The Society this year said it made the 55-page document “available” to the Assembly on the day that it met, Oct. 26. However, delegates we talked to said they were not aware of this.
Assembly Didn’t Know of $61K Bonus
If they had access to the 990, they would have found that Murray received a bonus of $61,000 in 2012, resulting in a total package of $423,647. That would have been a topic at the Town Hall.
Cegielski, asked about the bonus, said Murray has fulfilled certain terms in his contract. The LinkedIn entry for Murray, who joined the Society in January, 2007, says “Collectively, my leadership resulted in PRSA meeting or exceeding financial goals for every year of my tenure, including thru the Great Recession.”
Revenues in 2006 were $11,426,867. Six years later, in 2012, they were less than that--$11,083,420. There was a $30 dues increase in 2011.
Dues income in 2007 was $4,952,680, which divided by the $225 rate means there were about 22,000 members. Dues income of $5,133,776 in 2012, divided by the new rate of $255, means there are about 21,000 members.
Not all members pay the full rate. Dues also includes initiation fees.
The official membership total in 2000 was 20,266.
Net assets rose to $4,153,951 as of Dec. 31, 2012 from $2,826,525 at the end of 2006. That might be the basis for the bonus. However, the Society, in violation of section 958-605-25-1 of the Financial Accounting Standards Board, books dues as cash upon receipt when FASB as well as common sense calls for revenue to be booked as earned. This would cut net assets by about $2.5 million.
Member Loses Web Access
The Society’s has removed the web access rights of a member who is accused of forwarding Society financial reports to this website.

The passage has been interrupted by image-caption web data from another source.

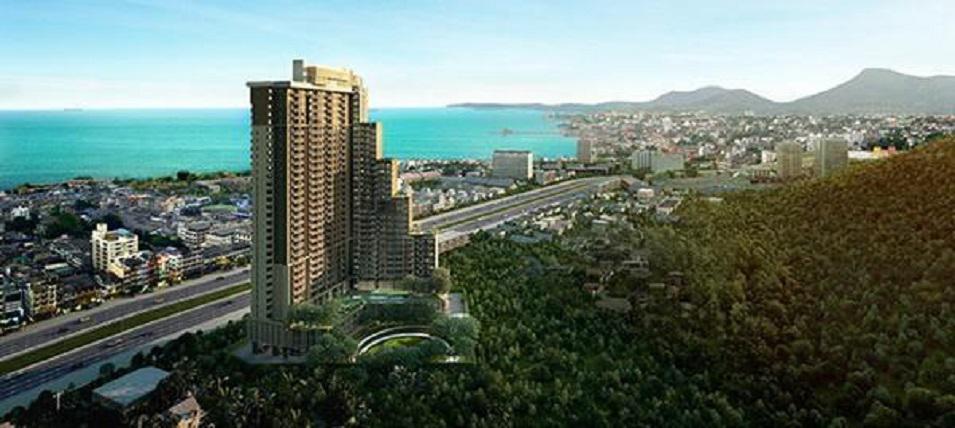 房地产在 knightsbridge the ocean sriracha — look at the real estate search engine GEOLN.COM. 照片 1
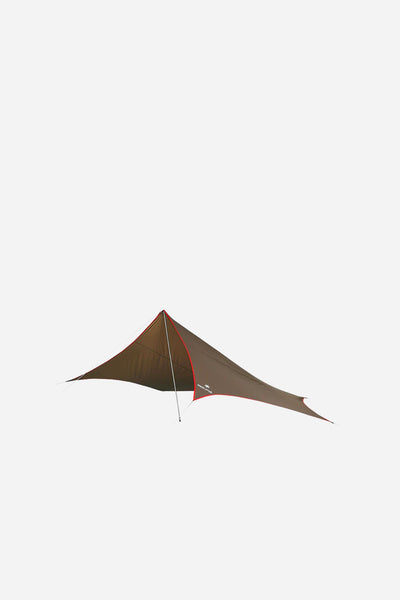 最終価格新品未開封snow peak Light Tarp PentaIvory Penta Tarp in Ivory | Snow Peak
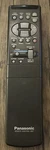 Genuine Panasonic VSQS1257 Vcr Remote Control AG-1280 Tested Original Oem Used. Price: $7.00.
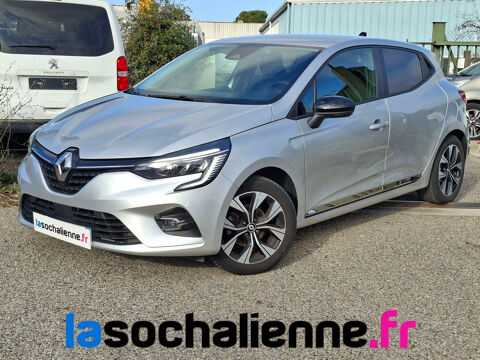 Renault Clio V E-Tech full hybrid 145 Evolution 2023 occasion Vitrolles 13127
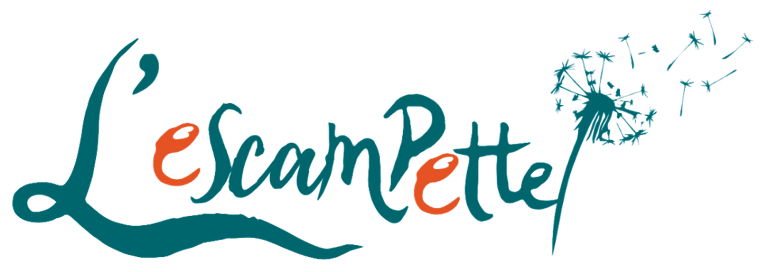 L'Escampette, Tiers-lieu dédié à la Transition Écologique logo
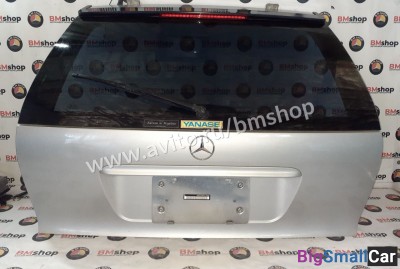 Крышка багажника Mercedes w 202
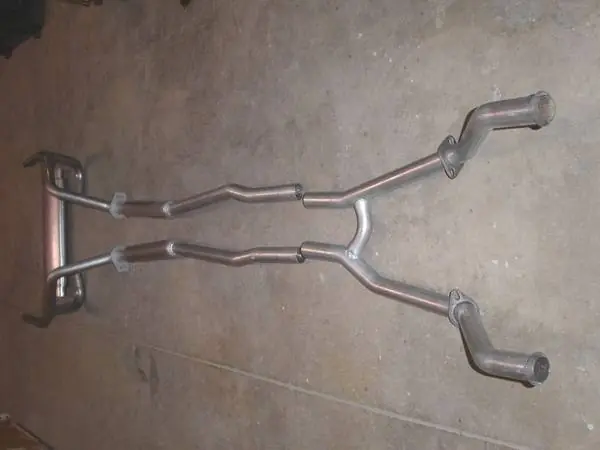 Ford Mustang Stainless Works Exhaust System - M6511200A Save Now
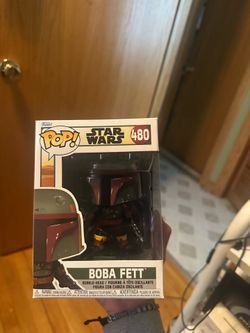 Boba Fett Funko Pop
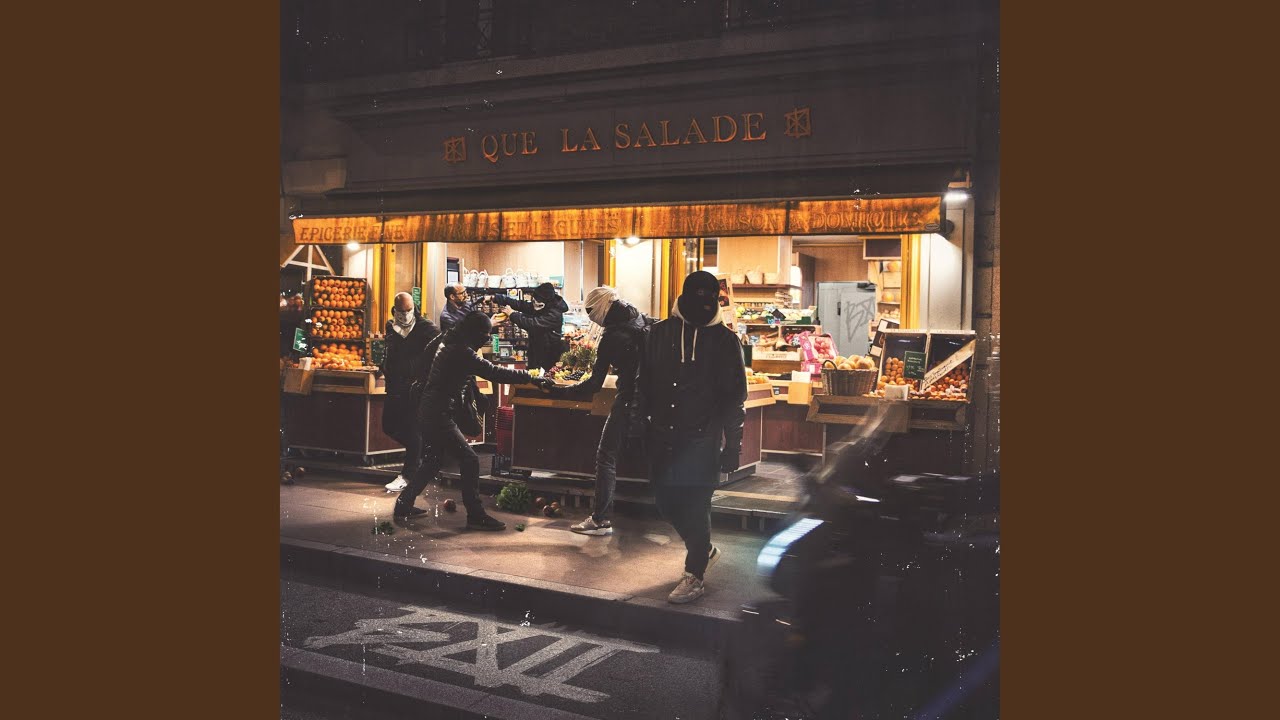 Calibre 12 (feat. Djamhellvice, Res Turner, Skalpel & L'1consolable)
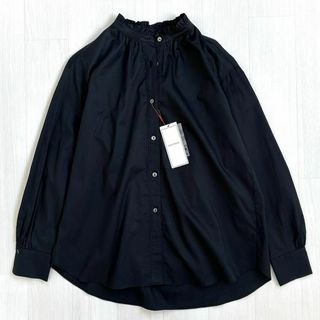 DRESSTERIOR - タグ付き 未使用品 ドレステリア スタンドカラー DRESSTERIOR - タグ付き 未使用品 ドレステリア スタンドカラー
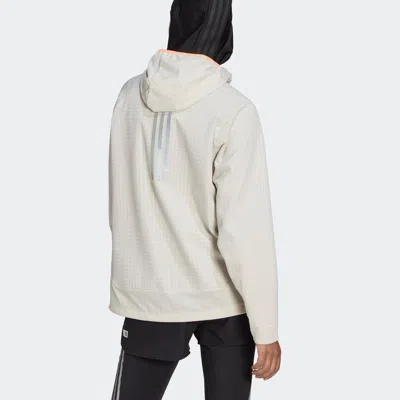 Adidas Originals (wmns) Adidas X-city Running Soft Shell Running Jacket 'white'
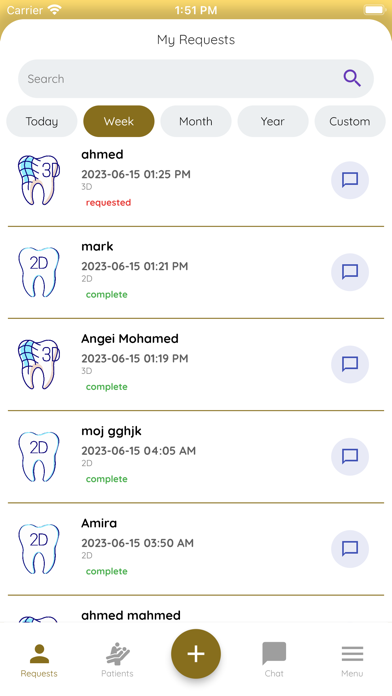 iScan eg Screenshot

The accused did no such thing. He looked at the site, saw that the quarterly figures were there, and told us. He kept a promise to Murray that he would not forward the figures to us. Other members did that. His paid-for membership has effectively been cancelled because the Society provides most of its services via the website.
There is no opportunity to appeal this verdict in the Society’s kangaroo court.

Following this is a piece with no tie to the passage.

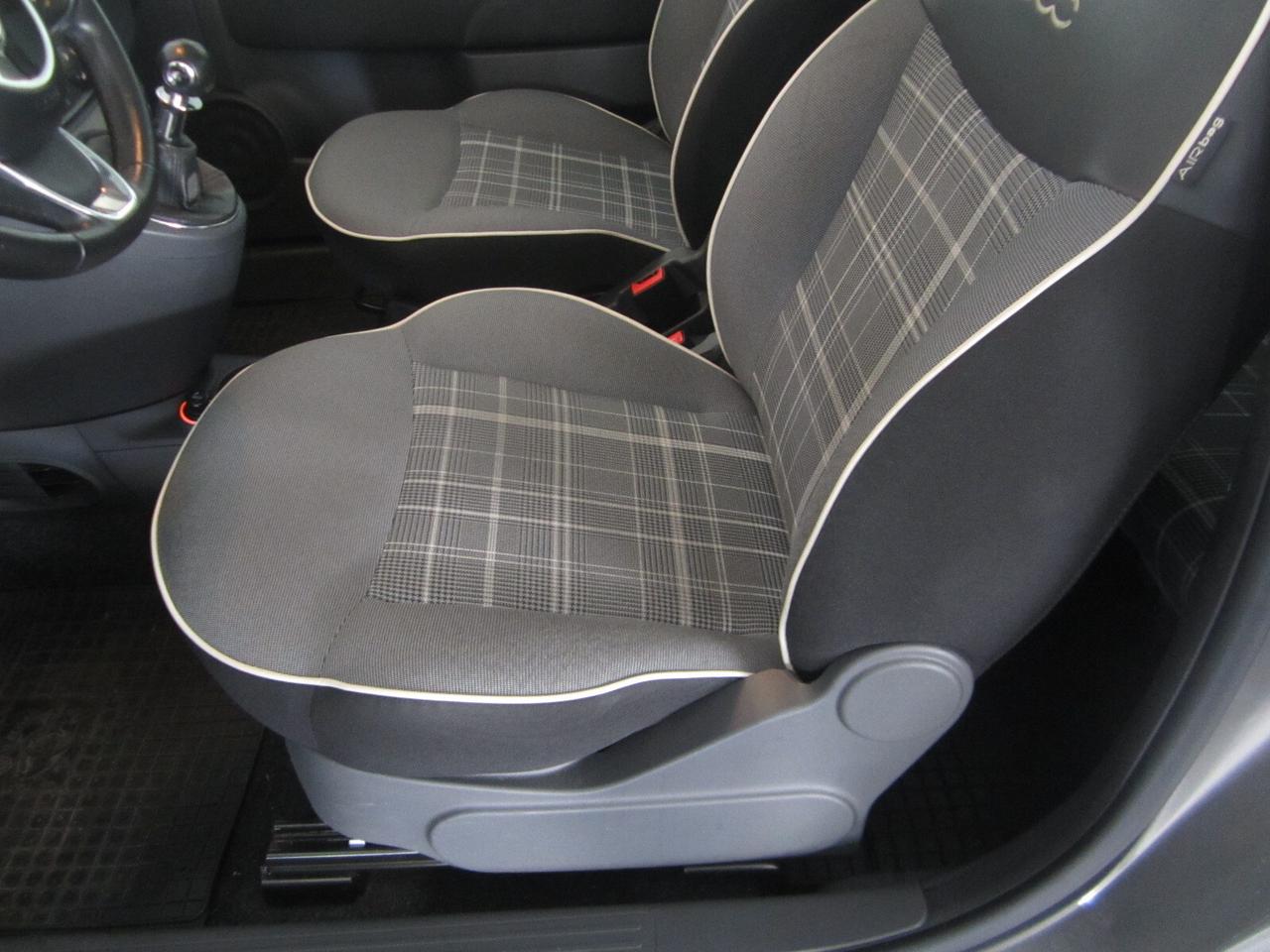 Fiat 500 1.2 Lounge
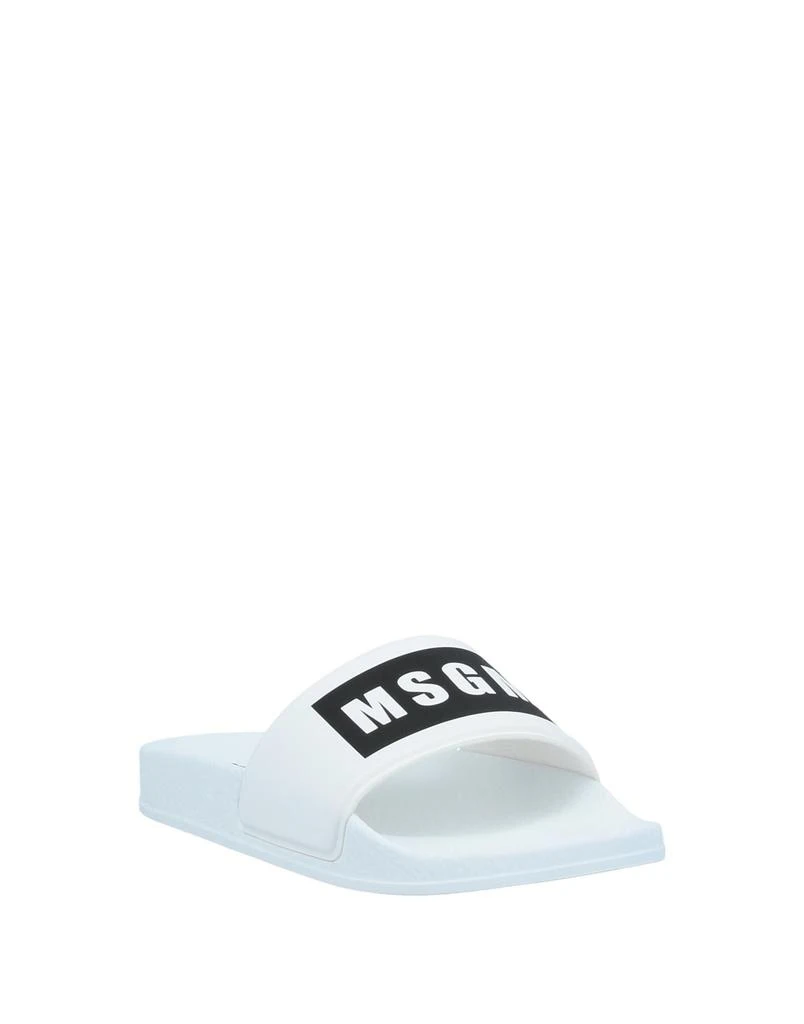 MSGM Sandals 4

The Society has a “Business Case for PR” but there is no program of speakers from either h.q. or the elected leadership to make public presentations and face the press.
The search committee that hired Murray in 2007 said it was looking for a paid president who would be “visionary,” “charismatic,” and “an accomplished speaker.” The committee was headed by 1997 president Debra Miller and included Karla Voth, then a 16-year staff veteran who is VP of special events; Rickey; Grace Leong, Hunter PR; Ellen Shedlarz, then head of human resources at Hill+Knowlton Strategies; Prof. Robert Pritchard of Ball State University and chair of the Educators Academy, and Pender McCarter, IEEE-USA.
Promise to Auburn Broken
Murray agreed to speak on Jan. 29, 2007 to the class of PR Prof. Robert French of Auburn University. He asked for questions in advance and would only let French pose the questions. Several students excoriated Murray, saying he was unprepared and didn’t know “Jack” about PR. They were surprised that he was hired to be president of a group to which he did not even belong. They rapped the format that blocked their direct questions. One student wrote, “Murray stumbled all over his words and danced around Robert’s questions.”
Following the session, Murray e-mailed French: “If you would find it useful, I’d be happy to do this every semester. Next time I will have absorbed much more, and so we could dig deeper.”
He added that he used to speak “regularly” at USC, UCLA, Thunderbird, Pepperidge and other area schools. “I believe that it is the ‘right thing’ to do,” he told French. He said he always “learned something” in speaking to students.
Murray never talked to Auburn students again or any student group in a session that was open to press coverage, according to our knowledge.